## [TEXT EXTRACT]
---

In challenging the March 9 statements, the AC notes a later statement by Ricci, on May 11, 2022, that:

[I]n mid-March when gas prices jumped the way they did, we saw an immediate flip on our daily sales. It was almost to the day of the way that, that works. So I think you could infer-and we believe that we've done some analysis on the gas prices and influence related to our daily sales, and we believe it has influenced it. And we believe that if gas prices stay inflated, it will continue to influence it.

AC ¶ 80. The AC implies that this statement reveals that, as of March 9, 2022, gas prices had already jumped, and Dutch Bros' sales “flip” had already occurred, such that Ricci and Jemley's statements at the Bank of America Conference were false or misleading. See id. But the AC does not adequately plead facts supporting that thesis. Although March 9 surely approaches “mid-March,” the AC does not anywhere allege that by March 9, the company had experienced the “jump” in gas prices or the downward “flip” in its daily sales. See id. Nor does it plead that by March 9 Jemley or Ricci had access to, or that Dutch Bros had generated, data akin to that on which Ricci relied two months later in May 2022. Absent concrete allegations that facts then known contradicted the statements defendants made on March 9, the AC fails to plead that these statements were actionable. See, e.g., Rombach, 355 F.3d at 174-75 (upholding dismissal under Rule 9(b) and PSLRA based on failure to plead specific evidence contradicting challenged statements concerning company's financial health); ATSI Comm'cns, Inc., 493 F.3d at 106 (dismissing for failure to plead falsity element where complaint did not plead temporal facts sufficient to support this claim).

6. 2021 Form 10-K

On March 11, 2022, defendants filed Dutch Bros' 2021 Form 10-K with the SEC. The AC challenges the following statements in that filing.

---

## [LISTED ENTRIES]
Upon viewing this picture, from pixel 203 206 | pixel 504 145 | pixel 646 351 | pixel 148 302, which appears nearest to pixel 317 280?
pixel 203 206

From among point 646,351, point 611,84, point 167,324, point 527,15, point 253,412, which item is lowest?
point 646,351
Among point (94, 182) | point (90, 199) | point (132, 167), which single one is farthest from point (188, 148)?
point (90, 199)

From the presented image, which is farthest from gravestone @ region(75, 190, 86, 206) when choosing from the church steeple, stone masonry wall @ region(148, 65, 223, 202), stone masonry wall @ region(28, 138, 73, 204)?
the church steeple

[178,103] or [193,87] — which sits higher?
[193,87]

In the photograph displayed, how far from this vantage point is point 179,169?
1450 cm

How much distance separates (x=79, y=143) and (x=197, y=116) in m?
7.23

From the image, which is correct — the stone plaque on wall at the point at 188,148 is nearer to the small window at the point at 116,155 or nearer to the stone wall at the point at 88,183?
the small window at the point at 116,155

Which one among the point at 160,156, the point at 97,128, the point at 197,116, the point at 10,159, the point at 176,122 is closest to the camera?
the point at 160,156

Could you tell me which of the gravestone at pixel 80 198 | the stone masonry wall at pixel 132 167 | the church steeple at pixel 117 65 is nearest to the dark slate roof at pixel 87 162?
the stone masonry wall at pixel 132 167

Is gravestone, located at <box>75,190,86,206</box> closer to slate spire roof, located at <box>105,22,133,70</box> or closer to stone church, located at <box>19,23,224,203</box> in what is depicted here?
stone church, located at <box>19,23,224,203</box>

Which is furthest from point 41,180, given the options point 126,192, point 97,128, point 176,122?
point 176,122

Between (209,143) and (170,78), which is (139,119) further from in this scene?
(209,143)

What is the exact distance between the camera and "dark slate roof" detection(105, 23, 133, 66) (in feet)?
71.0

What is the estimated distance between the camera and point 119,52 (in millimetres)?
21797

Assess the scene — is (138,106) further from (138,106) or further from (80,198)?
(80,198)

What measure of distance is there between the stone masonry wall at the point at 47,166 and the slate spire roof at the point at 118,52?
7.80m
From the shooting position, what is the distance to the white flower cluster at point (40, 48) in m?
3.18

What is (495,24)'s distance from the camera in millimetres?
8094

---

## [STATED TASK]
Continue the passage on the securities claims against Dutch Bros from its final sentence, writing the next part that follows.

## [EXERCISE ANSWER]
• Under the “Commodity Risks” subsection of the “Quantitative and Qualitative Disclosures about Market Risk”, the form stated: “Our profitability is dependent on, among other things, our ability to anticipate and react to changes in the costs of key operating resources, including beverage, energy, and other commodities. We have been able to partially offset cost increases resulting from several factors, including market conditions, shortages or interruptions in supply due to weather or other conditions beyond our control, governmental regulations and inflation by increasing
our menu prices as well as making other operational adjustments that increase productivity. However, substantial increases in costs and expenses could impact our operating results to the extent that such increases cannot be offset by menu price increases.” 3/11/2022 Form 10-K at 75; see also AC ¶ 82.
• Under the “Impact of Inflation” subsection of the “Quantitative and Qualitative Disclosures about Market Risk” section, the form stated: “The primary inflation factors affecting our operations are commodity and supplies, energy costs, and materials used in the construction of company-operated shops .... While we have been able to partially offset inflation and other changes in the costs of core operating resources by gradually increasing menu prices, coupled with more efficient purchasing practices, productivity improvements and greater economies of scale . .. .” 3/11/2022 Form 10-K at 76; see also AC ¶ 83.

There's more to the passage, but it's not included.